In a Lonely Place
★★★★★ Liked

”I lived a few weeks while you loved me.”

Marvellous film. One of the best I've seen in a long time. Watched this on my birthday as I wanted to see a bonafide Noir-classic and this did not disappoint one bit. This is Bogie at his meanest. One of the best actors to portray vulnerable men that life has beat down on some level. Here he gives yet again a stellar performance as Dixon Steele, an ambiguous and cynical screenwriter who has seen better days. Gloria Grahame is perfect as Laurel, a woman who is desperate to fix a man, whose soul and nature she simply cannot change. This is a film noir, so their relationship is doomed from the start and to my surprise the plot of the film is also told by the character of Mildred at the start of the film, but such is the skill that the director Nicolas Ray, his film crew and writers Andrew Solt and Edmund H. North that the film keeps you at its grasp for the whole duration. It's just phenomenal work right from the start until the end.

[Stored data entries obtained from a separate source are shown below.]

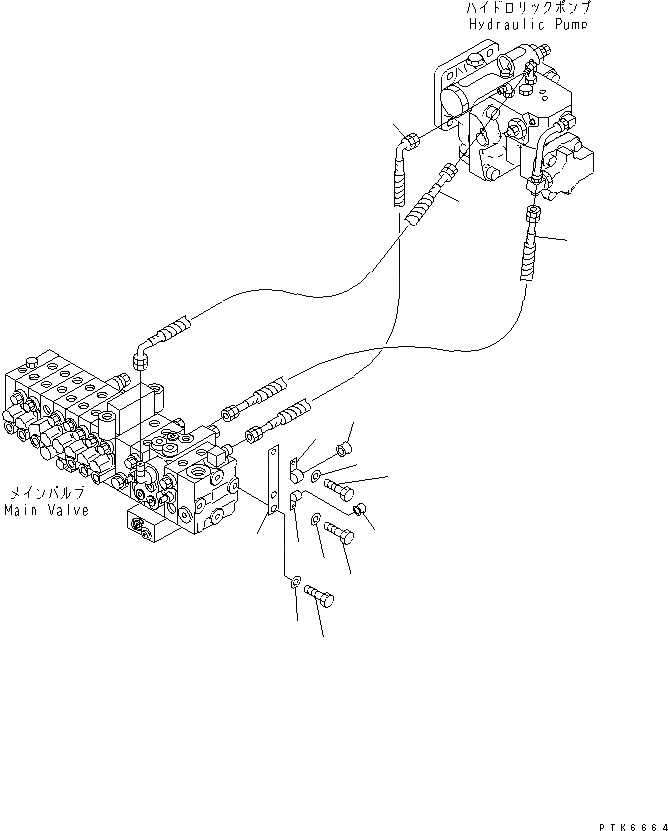 ハイドロリックポンプ
Hydraulic Pump

メインバルブ
Main Valve

PTK6664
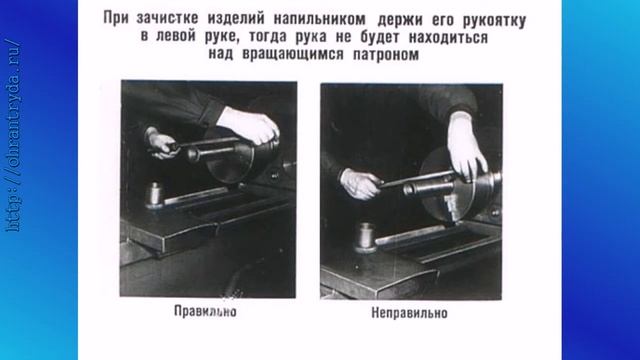 http://ohrantryda.ru/

При зачистке изделий напильником держи его рукоятку в левой руке, тогда рука не будет находиться над вращающимся патроном

Правильно

Неправильно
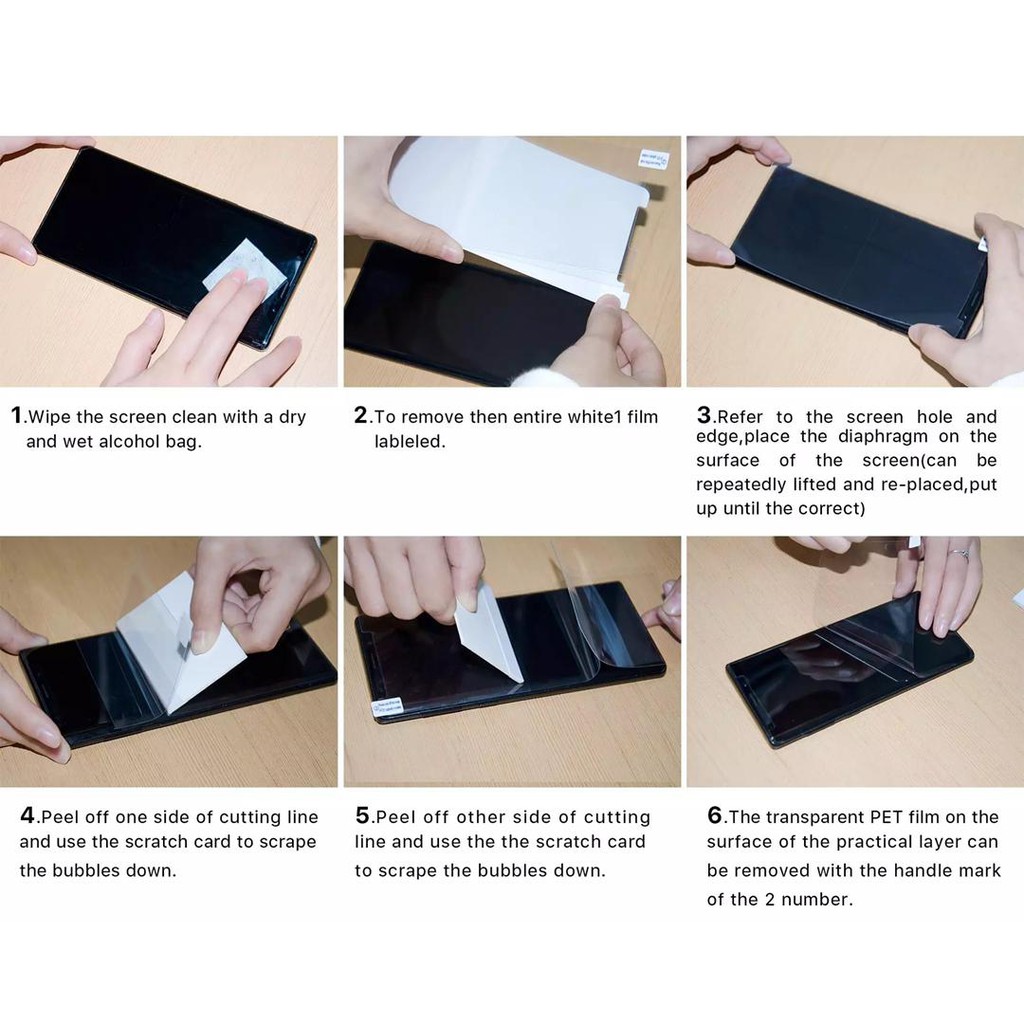 1.Wipe the screen clean with a dry and wet alcohol bag.

2.To remove then entire white1 film lableled.

3.Refer to the screen hole and edge,place the diaphragm on the surface of the screen(can be repeatedly lifted and re-placed,put up until the correct)

4.Peel off one side of cutting line and use the scratch card to scrape the bubbles down.

5.Peel off other side of cutting line and use the the scratch card to scrape the bubbles down.

6.The transparent PET film on the surface of the practical layer can be removed with the handle mark of the 2 number.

Thematically there is a lot going on and it just the just the stuff that I am most interested about in general not just when it comes to films. The film about Hollywood yes, but to me it's mostly about the duality of a man. Steele is a fascinating character, wounded, angry, cynical, obsessive, tempered but also very loving and also capable of tenderness. He is the prisoner of his own failures, self-loathing, and nature. The film is not so much about whether Steele could have done the murder in a conventional sense, but rather is his nature and soul such that they would be capable of committing a murder like that. Laurel is equally interesting in her desperation to save and fix a man that is beyond repair. She tries her best and goes to great lengths to love a man but ultimately their love is not enough. Ray brilliantly mixes great Hollywood criticism into the film and in into the scenes. Great dialogue and shots. Bogie has the best scene, where Steele is describing his view on how the murder could have gone and how he would imagine it. Bogie is tense, scary and passionate in the scene, it further illustrates that Steele has a mind that could be capable of doing something like that. Ray also comes to the conclusion in the film that sometimes brilliant minds go to dark places and need that darkness in order to work and conjure up the material that they do. I agree and that is what is so interesting about the film. As I grow older, I understand that there is an inherent duality in us that makes us humans but also that animality and darkness that is also lurking behind the brilliance. The ending of the film is just pitch perfect. This is truly one of the most shattering film noirs and love stories ever made.